Stories of life in the suburbs with Husband and our daughter Squishy and son Button!

Tuesday, April 5, 2011

IUD Destruction

This is a hard post to...post. I've been working on it for a while. It's personal. At the same time, I feel like it should be known, on the off chance that you read it and can relate.

Eight weeks after Squishy was born, I went back to the midwives for birth control options. I opted for an IUD (Intro Uterine Device). At my one month post-partum check up, I had been given the choice between the copper IUD with no hormones, ParaGard, and the Mirena IUD, which has hormones.
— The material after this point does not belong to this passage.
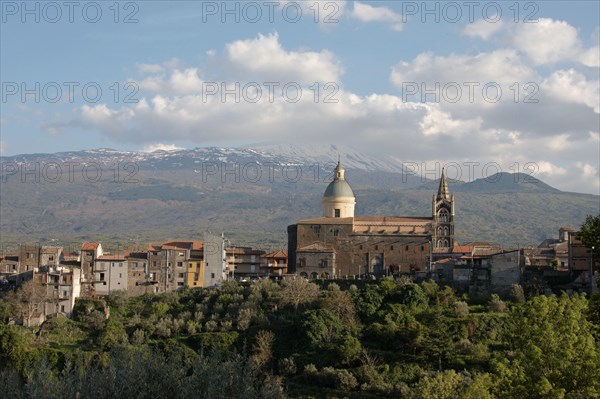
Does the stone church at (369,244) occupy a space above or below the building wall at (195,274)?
above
As I was told, the hormones in the Mirena are supposed to give a post partum woman light, pain free periods. Eventually they may go away altogether. The period, not the woman. The ParaGard may cause heavy, cramp filled periods that don't lighten over time. I was used to painful, heavy periods. So I opted to make my life easier with the Mirena. I was given the customary literature on both types of IUD, but my midwife covered the basics with me during the appointments. I did my research and was comfortable with my choice.

In the first four weeks, my skin cleared up (I've had moderate acne on my face since I was 12). Other than that, nothing else changed.

Over the next month, I changed as a person. I became a depressed, apathetic, angry, hateful, spiteful, irritable, mad person. I hated Husband for no reason. I didn't want to talk. This is the hard one: I met the needs of Squishy when she needed something, but I didn't care. I had lost me. I didn't love, smile, laugh, anything that I used to do. I didn't want to be touched in any way. I didn't kiss, hug, cuddle, or do anything else with my husband for two months. I have a tendency sometimes to be passive aggressive. This was not the same. I just didn't care.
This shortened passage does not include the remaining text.